▶ _Questão 1_
De acordo com o texto sobre alteradores endócrinos, que glândulas compõem o sistema endócrino?
▶ _Questão 2_
Prossiga o texto sobre alteradores endócrinos a seguir à última frase apresentada.

Alteradores endócrinos: um perigo invisível

Estão em toda a parte, entram na cadeia alimentar e podem causar problemas de saúde como infertilidade ou cancro a pessoas de todas as idades. Os mais velhos são um grupo de risco porque estes compostos persistem no organismo ao longo da vida.

Para compreender melhor este tema importa, antes de mais, esclarecer o que é o sistema endócrino. Por definição, trata-se do conjunto de glândulas responsáveis pela produção de hormonas que entram no sistema circulatório para serem transportadas no sangue até aos diversos órgãos do corpo. As glândulas que compõem o sistema endócrino são a hipófise, a tiróide e paratiróide, o timo, as glândulas suprarrenais, o pâncreas e as glândulas sexuais.

Conceição Calhau, professora associada da Faculdade de Ciências Médicas da Universidade Nova de Lisboa e coordenadora de investigação no CINTESIS, explica que “os alteradores ou disruptores endócrinos são qualquer substância estranha ao organismo que interfere com o sistema endócrino, alterando uma ou mais vias hormonais”. Estas substâncias contaminam não apenas os seres humanos, mas também os animais, entrando assim na cadeia alimentar. Passam da mãe para o feto no período de gestação.

Existe uma grande quantidade de substâncias naturais e artificiais que que se pensa serem agentes de disrupção endócrina, onde se incluem produtos farmacêuticos, dioxinas e outros compostos, bifenilpoliclorado, DDT e demais pesticidas e ainda plastificantes como o Bisfenol A. Artigos do dia-a-dia como garrafas de plástico, latas de metal, detergentes, brinquedos, cosméticos, inseticidas ou pesticidas são responsáveis pela contaminação por alteradores endócrinos.

Os efeitos para a saúde são muito graves. “Já é robusta a evidência que associa a exposição e acumulação destes compostos à obesidade, diabetes, doenças mentais como a depressão, doença cardiovascular e cancro”, refere Conceição Calhau. “O sistema endócrino tem a relevância de controlar processos fisiológicos, sendo importante para o crescimento e desenvolvimento. Qualquer interferência ou perturbação nesta rede vai ter impacto na saúde”.

As grávidas são um grupo de risco, visto que os alteradores endócrinos são transferidos para o feto, podendo provocar problemas de desenvolvimento durante a formação dos órgãos e do sistema nervoso. Mas os idosos também, por razões diferentes. “Bebés, crianças e grávidas, pela sua interferência com o crescimento e estádios de formação do organismo, são os grupos de maior risco. No entanto, todos os grupos estão sob risco. Nos idosos, pelo longo período de vida a que já foram expostos a diversas substâncias, a presença destas substâncias é maior, uma vez que não se degradam, apenas se acumulam”, explica Conceição Calhau.

▶ _Material fornecido_
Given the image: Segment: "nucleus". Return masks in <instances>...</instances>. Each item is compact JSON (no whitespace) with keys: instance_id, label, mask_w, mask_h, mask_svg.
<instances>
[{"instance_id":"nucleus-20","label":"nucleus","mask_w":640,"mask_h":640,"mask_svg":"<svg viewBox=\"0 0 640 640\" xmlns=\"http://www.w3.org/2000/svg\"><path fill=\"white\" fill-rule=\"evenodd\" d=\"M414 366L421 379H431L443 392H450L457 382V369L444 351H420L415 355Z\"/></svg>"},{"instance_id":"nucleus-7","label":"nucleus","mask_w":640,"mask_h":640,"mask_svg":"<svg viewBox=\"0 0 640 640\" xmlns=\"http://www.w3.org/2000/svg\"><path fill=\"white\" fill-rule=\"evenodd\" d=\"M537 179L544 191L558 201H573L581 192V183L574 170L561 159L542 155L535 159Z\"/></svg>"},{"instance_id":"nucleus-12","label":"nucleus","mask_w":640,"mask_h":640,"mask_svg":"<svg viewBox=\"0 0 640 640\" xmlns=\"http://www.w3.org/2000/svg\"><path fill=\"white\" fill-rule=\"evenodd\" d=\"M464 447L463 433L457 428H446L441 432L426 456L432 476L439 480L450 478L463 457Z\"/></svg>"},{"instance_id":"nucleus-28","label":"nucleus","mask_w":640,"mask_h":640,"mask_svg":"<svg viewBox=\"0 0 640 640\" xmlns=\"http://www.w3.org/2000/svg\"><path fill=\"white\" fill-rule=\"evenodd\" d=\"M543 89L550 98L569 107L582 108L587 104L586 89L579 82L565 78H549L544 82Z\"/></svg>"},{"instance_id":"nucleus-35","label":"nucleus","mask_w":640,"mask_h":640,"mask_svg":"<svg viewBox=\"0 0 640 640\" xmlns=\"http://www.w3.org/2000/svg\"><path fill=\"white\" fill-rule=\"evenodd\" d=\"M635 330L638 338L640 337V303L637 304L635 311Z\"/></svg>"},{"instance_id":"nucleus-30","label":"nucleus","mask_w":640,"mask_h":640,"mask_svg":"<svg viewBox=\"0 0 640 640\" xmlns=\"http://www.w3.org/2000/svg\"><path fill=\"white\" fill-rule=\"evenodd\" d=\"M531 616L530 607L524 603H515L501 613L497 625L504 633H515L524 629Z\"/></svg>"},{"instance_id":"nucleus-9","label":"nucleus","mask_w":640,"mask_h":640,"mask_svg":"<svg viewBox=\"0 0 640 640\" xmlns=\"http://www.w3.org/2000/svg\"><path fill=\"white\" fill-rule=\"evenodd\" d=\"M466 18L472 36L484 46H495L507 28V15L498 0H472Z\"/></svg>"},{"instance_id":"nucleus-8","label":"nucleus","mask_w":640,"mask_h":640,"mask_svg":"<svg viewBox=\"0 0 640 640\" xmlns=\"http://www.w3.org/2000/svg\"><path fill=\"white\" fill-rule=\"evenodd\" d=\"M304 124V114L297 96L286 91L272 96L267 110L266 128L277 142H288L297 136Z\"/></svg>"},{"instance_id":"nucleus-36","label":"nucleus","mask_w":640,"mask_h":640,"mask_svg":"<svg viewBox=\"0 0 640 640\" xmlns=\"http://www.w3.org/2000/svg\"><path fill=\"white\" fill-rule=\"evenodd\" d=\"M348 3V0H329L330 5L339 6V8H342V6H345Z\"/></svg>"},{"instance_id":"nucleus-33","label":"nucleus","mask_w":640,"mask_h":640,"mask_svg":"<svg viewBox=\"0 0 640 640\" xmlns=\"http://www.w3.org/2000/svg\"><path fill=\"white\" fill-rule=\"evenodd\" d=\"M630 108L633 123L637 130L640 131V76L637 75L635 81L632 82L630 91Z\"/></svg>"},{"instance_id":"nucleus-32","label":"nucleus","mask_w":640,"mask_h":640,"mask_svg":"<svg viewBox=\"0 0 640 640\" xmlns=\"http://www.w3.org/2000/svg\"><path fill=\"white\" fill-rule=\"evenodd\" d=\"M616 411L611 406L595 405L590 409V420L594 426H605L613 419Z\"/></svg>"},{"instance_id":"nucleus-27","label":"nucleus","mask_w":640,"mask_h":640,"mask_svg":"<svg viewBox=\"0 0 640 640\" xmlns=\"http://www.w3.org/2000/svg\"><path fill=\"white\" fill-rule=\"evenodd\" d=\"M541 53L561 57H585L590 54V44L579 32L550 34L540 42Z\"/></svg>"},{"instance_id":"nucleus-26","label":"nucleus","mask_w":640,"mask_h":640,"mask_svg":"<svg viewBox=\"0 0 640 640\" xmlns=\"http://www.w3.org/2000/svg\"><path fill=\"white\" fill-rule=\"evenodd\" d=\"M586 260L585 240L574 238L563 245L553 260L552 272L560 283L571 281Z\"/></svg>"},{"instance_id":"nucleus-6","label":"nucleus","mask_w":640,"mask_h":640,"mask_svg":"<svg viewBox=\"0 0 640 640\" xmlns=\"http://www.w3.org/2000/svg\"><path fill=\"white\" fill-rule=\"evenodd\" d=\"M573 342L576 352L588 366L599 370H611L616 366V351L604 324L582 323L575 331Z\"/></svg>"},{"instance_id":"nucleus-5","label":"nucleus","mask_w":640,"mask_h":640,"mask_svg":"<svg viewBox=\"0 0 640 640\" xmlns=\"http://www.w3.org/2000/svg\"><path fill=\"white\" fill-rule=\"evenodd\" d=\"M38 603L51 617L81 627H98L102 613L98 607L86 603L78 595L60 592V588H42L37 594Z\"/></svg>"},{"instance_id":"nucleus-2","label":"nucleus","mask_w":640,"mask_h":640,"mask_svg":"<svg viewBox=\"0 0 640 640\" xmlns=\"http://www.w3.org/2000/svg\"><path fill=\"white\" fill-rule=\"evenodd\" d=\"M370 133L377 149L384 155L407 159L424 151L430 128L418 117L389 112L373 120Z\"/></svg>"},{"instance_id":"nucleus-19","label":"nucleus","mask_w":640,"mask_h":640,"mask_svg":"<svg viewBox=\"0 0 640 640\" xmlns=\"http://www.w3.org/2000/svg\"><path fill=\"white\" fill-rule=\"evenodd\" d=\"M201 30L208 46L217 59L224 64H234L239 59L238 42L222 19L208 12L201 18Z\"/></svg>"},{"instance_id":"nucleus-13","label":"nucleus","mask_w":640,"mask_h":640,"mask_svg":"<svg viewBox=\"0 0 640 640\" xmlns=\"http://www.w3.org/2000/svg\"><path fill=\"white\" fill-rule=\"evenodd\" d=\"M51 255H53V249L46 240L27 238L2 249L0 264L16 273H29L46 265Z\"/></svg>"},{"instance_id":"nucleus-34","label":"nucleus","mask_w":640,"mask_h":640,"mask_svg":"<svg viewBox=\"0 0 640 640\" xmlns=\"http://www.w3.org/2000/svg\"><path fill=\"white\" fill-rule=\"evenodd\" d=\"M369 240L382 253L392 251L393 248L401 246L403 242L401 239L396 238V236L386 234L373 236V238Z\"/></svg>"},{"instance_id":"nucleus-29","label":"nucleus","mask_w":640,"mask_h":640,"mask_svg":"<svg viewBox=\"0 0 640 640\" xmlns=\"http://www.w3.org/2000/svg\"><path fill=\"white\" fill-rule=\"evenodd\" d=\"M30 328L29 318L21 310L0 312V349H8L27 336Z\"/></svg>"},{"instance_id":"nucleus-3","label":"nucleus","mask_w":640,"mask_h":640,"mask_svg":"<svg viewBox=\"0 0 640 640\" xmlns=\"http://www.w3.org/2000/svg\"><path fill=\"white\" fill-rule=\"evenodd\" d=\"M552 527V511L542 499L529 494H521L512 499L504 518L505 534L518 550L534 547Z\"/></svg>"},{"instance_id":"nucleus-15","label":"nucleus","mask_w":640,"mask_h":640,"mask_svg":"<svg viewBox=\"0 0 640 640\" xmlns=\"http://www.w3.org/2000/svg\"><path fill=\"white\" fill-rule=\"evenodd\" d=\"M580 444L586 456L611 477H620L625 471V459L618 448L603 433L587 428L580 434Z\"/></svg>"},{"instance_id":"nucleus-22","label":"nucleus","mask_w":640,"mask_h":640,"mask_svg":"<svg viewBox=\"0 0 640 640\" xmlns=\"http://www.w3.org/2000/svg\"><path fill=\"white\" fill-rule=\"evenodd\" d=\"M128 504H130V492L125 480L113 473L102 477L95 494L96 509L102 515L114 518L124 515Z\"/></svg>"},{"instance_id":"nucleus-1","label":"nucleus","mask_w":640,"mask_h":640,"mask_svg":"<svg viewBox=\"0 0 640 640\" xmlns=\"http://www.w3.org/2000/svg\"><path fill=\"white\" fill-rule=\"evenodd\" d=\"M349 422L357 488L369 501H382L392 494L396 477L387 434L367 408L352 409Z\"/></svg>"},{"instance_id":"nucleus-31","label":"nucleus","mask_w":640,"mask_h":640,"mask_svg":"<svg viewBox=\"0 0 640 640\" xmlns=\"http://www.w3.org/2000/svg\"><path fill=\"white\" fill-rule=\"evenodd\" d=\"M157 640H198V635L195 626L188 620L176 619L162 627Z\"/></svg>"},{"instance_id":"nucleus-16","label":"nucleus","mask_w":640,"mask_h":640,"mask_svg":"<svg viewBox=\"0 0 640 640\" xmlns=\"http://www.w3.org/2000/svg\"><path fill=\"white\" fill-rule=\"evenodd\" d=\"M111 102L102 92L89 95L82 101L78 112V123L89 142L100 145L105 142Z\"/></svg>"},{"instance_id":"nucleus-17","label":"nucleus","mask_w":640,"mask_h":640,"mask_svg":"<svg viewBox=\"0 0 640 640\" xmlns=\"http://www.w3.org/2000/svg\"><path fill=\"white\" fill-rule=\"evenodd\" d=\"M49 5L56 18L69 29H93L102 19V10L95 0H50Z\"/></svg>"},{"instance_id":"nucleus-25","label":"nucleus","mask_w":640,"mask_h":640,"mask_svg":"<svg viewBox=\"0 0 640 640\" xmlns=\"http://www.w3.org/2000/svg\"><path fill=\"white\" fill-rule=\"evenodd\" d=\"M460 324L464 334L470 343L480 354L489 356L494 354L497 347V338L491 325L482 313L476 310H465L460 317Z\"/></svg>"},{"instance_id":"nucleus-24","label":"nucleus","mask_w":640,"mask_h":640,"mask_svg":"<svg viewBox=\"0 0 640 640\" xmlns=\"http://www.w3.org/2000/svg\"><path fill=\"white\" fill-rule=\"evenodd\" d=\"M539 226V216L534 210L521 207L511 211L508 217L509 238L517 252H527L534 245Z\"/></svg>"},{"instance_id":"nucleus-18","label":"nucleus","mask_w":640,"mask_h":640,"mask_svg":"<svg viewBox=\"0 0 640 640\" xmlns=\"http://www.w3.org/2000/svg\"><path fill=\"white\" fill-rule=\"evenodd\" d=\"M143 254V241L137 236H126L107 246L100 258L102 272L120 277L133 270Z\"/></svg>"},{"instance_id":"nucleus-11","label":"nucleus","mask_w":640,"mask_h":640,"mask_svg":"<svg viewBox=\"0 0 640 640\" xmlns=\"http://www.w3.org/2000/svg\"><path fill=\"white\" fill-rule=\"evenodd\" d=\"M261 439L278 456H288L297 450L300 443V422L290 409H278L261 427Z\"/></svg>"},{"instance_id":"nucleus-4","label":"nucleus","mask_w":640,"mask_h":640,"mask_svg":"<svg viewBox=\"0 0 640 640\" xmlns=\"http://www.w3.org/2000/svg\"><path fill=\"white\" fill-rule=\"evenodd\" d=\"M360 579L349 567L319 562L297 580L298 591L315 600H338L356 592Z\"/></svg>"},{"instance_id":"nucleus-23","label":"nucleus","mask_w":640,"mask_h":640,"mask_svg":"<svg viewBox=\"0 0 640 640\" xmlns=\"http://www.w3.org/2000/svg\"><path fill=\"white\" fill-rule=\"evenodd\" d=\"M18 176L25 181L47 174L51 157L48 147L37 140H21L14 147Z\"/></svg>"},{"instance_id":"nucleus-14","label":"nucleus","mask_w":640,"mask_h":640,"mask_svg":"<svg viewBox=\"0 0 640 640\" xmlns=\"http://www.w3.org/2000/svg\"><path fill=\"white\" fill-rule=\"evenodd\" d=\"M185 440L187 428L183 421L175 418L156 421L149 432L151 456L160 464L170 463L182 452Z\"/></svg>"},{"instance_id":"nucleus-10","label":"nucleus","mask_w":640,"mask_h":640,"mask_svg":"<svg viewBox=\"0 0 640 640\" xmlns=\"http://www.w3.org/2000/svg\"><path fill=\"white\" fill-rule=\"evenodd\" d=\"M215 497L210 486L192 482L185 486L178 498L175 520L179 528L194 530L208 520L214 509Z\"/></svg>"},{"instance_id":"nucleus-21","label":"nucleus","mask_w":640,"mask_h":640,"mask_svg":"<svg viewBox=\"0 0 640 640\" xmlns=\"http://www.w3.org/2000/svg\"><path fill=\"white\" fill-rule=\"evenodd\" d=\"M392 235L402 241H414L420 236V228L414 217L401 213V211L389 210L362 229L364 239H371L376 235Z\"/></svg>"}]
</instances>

▶ _Resultado do exercício 1_
A hipófise, a tiróide e paratiróide, o timo, as glândulas suprarrenais, o pâncreas e as glândulas sexuais.

▶ _Resultado do exercício 2_
Como funcionam os alteradores endócrinos

A influência dos disruptores no sistema endócrino pode ocorrer de três formas.

A primeira consiste na simulação de hormonas presentes no corpo humano, como estrogénios, androgénios ou hormonas da tiróide. Através desta simulação, os alteradores endócrinos irão reproduzir o comportamento das hormonas naturais, podendo provocar uma superestimulação.

Outra forma de atuação destes químicos é posicionarem-se entre as células, bloqueando a entrada às hormonas e impedindo, desta forma, a sua ação.

O terceiro modo de operar dos alteradores endócrinos consiste em interferir ou bloquear a forma como como as hormonas ou os seus recetores são segregados ou controlados. Uma das consequências possíveis é a alteração do metabolismo no fígado.

Consoante o modo de atuação dos alteradores endócrinos, eles podem, quando acumulados em doses suficientes, aumentar ou diminuir os níveis hormonais, duplicar a ação das hormonas ou alterar a sua produção natural. “No fundo, interferem como qualquer ‘momento’ da vida de uma ou mais hormonas (seja hormona sexual como estrogénios, testosterona, androgénios), hormona do crescimento, insulina, glicocorticóides, hormonas da tiróide, entre outras”, conclui Conceição Calhau.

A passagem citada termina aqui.